◆ DIRECTIVE
Could you repeat the lines between the one holding "Is (x=226, y=162)" and the one holding "3.29 meters", inclusive, with "camera" changed to "lens" and nothing else altered?

◆ GIVEN ENTRIES
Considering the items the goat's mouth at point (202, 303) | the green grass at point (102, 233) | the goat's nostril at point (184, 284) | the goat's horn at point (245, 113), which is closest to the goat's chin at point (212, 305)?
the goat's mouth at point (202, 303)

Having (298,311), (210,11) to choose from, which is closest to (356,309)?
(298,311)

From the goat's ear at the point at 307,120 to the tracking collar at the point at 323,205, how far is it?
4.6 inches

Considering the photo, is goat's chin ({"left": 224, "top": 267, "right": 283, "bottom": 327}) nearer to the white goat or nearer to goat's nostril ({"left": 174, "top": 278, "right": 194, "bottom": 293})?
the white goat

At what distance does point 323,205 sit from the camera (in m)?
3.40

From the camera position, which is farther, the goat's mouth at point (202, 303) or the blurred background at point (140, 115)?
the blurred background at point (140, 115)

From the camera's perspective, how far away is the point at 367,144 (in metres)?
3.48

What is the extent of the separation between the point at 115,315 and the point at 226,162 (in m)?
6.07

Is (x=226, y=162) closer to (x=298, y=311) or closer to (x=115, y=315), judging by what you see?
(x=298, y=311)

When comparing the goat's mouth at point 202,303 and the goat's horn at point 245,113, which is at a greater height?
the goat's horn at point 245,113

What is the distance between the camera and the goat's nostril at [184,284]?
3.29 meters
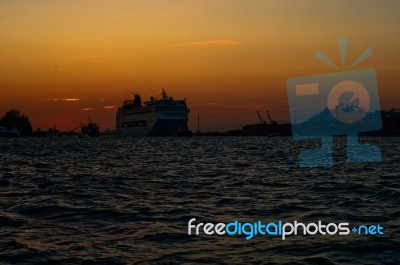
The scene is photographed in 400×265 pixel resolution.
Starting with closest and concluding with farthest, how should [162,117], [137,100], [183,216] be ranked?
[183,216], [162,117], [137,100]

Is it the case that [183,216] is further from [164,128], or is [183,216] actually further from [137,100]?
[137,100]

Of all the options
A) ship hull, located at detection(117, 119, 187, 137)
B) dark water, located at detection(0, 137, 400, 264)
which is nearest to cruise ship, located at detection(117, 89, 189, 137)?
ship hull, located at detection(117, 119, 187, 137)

...

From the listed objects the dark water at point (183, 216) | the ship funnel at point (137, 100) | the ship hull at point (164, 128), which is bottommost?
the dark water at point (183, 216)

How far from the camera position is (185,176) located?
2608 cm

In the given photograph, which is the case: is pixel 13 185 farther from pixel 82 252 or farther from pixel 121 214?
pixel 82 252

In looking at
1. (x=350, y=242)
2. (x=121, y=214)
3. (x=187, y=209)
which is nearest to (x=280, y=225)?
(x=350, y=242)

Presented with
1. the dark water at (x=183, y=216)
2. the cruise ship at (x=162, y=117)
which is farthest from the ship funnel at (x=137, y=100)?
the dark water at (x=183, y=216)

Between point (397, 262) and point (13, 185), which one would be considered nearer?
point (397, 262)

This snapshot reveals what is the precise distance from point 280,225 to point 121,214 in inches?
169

--

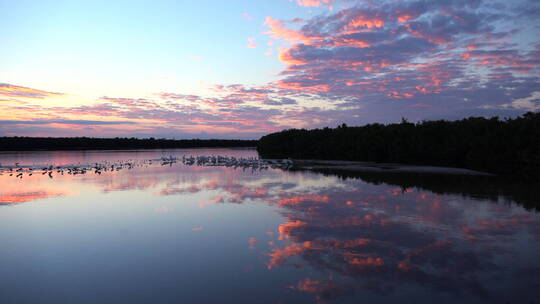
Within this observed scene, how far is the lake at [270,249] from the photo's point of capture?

◆ SOLUTION
Is (x=226, y=162) closer to (x=298, y=311) or closer to (x=115, y=315), judging by what you see?
(x=298, y=311)

When comparing the goat's mouth at point 202,303 and the goat's horn at point 245,113, which is at a greater height?
the goat's horn at point 245,113

What is the distance between the lens and the goat's nostril at [184,284]?
3.29 meters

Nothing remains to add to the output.